Search code examples
pythondictionary-comprehension

Python loop/comprehension for a nested word count


I'm working on analyzing some user data, and I've got a list of (preprocessed to lowercase) usernames, something like this: name_list = ['joebob', 'sallycat', 'bigbenny', 'davethepirate', 'nightninja', ...(many more)] and a dictionary of comparisons I'd like to run on those names to see how often certain words show up compared to certain others. For example...

comparisons = {"Pirates vs Ninjas": ["pirate", "ninja"],
               "Cats vs Dogs": ["cat", "dog"]}

I'm trying to get a loop/comprehension with output that would look like

{"Pirates vs Ninjas": {"pirate": 224, "ninja": 342},
 "Cats vs Dogs": {"cat": 430, "dog": 391}}

(With the numbers above just being examples of end result word counts)

I know all the individual components necessary to make it work (dictionary comprehensions and dict.get). What is the right way to put it all together?

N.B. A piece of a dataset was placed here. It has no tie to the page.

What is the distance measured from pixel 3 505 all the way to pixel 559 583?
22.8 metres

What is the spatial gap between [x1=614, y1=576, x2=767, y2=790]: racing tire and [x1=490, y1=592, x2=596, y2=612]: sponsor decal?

Edit for clarification: I want to see how many usernames contain the word "cat", and record that next to a number that contain the word "dog". The results will be logged in a dict with a key "Cats vs Dogs". I would then proceed to do the same with the next comparison, "Pirates vs Ninjas".


Solution

  • from collections import Counter
    
    c = Counter(user_names)
    
    result = {category: {entry: c[entry] for entry in entries}
              for category, entries in comparisons.items()}
    

    First running a Counter over the list to get a username -> count mapping and then using a dict & list comprehension through the comparisons. The counter gives 0 if entry doesn't exist in it.

    Above, for example:

    • category == "Pirates vs Ninjas"
    • entry == "pirate"
    • entries == ["pirate", "ninja"]

    Sample data:

    user_names = ["pirate", "dog", "this", "ninja", "that", "cat", "cat", "ninja", "other", "cat"]
    
    c = Counter(user_names)
    
    result = {category: {entry: c[entry] for entry in entries}
              for category, entries in comparisons.items()}
    

    then

    >>> result
    
    {"Pirates vs Ninjas": {"pirate": 1, "ninja": 2}, "Cats vs Dogs": {"cat": 3, "dog": 1}}
    

    If looking to allow for case-insensitive and partial matches, we won't use Counter but sum:

    result = {category: {entry: sum(entry in name for name in user_names) 
                                    for entry in map(str.lower, entries)}
              for category, entries in comparisons.items()}
    

    where we first map the entries to lower case prior to searching and we not only count exact matches but count "contains" type matches via in operator and sum.